▶ **Excerpt to read**:
Since 1999, November 25 has been designated by the UN General Assembly as International Day for the Elimination of Violence against Women. It is a day that has been marked by women's rights activists around the world since 1981.
This year the stats are as bad as they ever were. Across the world, one in three women experience physical or sexual violence, the majority of which is perpetrated by their partner. Every week in the UK, the equivalent of two women are killed by their current partner or a former partner.
Today is marked by activists and survivors with rage and disbelief, and ultimately a sense of frustration. Another year has passed and across the globe millions more women and girls have been brutalised or killed at the hands of predominately male perpetrators. Violence against women and girls continues to be at epidemic proportion.
Returning to this day, year on year only to feel aghast and ashamed at the sheer scale of gender-based violence will do little to change the plight of women and girls across the globe. What we need to do is prevent the violence from happening in the first place.
Our response on International Day for the Elimination of Violence against Women must be to focus all our efforts on prevention. Without this approach, we are condemning girls and women the world over to a lifetime of violence and fear.
Focusing on prevention forces governments and societies to recognise that the scale of violence against women and girls around the world is not a coincidence. Whether it is sexual harassment in schools in the UK, Female Genital Mutilation (FGM) in Sierra Leone or child brides in India - gendered violence is underpinned by deep-rooted social norms that values women less than men, taught, harboured and believed by both men and women.
Unless we recognise this gendered aspect, Governments will never be forced to acknowledge that women experiencing domestic violence is not a fluke, rape does not happen by chance and FGM is an issue of fundamental human rights.
Violence against girls starts at an early age; the Women and Equalities Committee Report on Sexual Harassment in Schools is testament to that. Boys and girls are not born with these attitudes; they are learned behaviours and expectations.

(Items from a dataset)
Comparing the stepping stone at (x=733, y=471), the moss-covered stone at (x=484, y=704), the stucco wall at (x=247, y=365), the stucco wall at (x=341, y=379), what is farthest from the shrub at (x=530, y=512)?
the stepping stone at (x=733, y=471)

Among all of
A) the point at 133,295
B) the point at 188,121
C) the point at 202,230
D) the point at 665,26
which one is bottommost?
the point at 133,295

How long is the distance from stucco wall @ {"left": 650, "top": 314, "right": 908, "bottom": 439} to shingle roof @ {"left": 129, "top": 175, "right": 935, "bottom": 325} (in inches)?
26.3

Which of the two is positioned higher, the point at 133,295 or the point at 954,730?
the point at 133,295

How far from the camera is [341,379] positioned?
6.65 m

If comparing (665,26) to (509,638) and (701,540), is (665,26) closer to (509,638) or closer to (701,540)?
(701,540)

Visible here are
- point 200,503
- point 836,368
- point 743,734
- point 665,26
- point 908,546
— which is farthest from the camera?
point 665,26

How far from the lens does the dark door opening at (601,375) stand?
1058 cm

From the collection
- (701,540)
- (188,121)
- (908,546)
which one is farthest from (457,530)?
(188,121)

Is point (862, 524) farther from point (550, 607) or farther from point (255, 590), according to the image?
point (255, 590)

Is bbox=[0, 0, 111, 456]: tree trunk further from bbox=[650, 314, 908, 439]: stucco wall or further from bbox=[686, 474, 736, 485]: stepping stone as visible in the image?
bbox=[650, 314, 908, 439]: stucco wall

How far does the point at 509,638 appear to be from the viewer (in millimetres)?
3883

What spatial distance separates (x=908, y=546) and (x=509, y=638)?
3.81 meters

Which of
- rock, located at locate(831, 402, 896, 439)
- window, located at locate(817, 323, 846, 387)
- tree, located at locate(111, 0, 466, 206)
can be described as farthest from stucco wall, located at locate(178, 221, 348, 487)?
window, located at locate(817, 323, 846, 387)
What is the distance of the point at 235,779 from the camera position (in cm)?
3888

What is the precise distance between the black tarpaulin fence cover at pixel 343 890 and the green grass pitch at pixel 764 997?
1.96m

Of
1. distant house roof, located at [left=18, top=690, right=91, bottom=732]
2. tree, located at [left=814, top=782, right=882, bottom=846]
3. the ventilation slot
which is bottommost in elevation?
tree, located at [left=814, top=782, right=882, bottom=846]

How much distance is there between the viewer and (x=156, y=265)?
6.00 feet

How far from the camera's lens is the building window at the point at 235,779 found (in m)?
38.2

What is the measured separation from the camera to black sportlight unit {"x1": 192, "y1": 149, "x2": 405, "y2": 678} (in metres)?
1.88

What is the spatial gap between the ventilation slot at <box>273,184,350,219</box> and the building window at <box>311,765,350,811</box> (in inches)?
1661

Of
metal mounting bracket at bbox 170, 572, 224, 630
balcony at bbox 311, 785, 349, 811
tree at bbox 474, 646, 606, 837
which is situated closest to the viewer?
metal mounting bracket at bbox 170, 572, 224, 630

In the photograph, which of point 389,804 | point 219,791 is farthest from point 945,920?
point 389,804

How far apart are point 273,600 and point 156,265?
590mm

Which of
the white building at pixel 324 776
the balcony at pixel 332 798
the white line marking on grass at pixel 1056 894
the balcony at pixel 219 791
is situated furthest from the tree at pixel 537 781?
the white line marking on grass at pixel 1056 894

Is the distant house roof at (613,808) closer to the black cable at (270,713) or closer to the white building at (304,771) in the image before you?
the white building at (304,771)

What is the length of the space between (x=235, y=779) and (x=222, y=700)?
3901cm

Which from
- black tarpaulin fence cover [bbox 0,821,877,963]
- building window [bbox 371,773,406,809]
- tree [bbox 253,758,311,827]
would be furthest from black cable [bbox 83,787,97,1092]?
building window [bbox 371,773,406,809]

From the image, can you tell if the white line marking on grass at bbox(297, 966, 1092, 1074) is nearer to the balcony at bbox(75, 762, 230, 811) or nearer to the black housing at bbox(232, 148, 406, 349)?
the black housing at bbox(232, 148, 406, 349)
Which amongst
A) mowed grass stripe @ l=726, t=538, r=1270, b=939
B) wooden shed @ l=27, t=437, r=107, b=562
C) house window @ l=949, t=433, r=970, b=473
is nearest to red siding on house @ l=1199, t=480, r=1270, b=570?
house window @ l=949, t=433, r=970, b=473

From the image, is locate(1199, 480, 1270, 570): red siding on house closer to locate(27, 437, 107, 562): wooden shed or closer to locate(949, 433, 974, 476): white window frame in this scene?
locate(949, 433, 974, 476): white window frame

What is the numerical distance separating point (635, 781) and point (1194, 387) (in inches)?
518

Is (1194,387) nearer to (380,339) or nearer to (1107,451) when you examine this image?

▶ **What is required**: Reproduce the article on violence against women starting at "Our response on" and ending at "violence and fear.", substituting "early intervention" for "prevention".

▶ **Answer below**:
Our response on International Day for the Elimination of Violence against Women must be to focus all our efforts on early intervention. Without this approach, we are condemning girls and women the world over to a lifetime of violence and fear.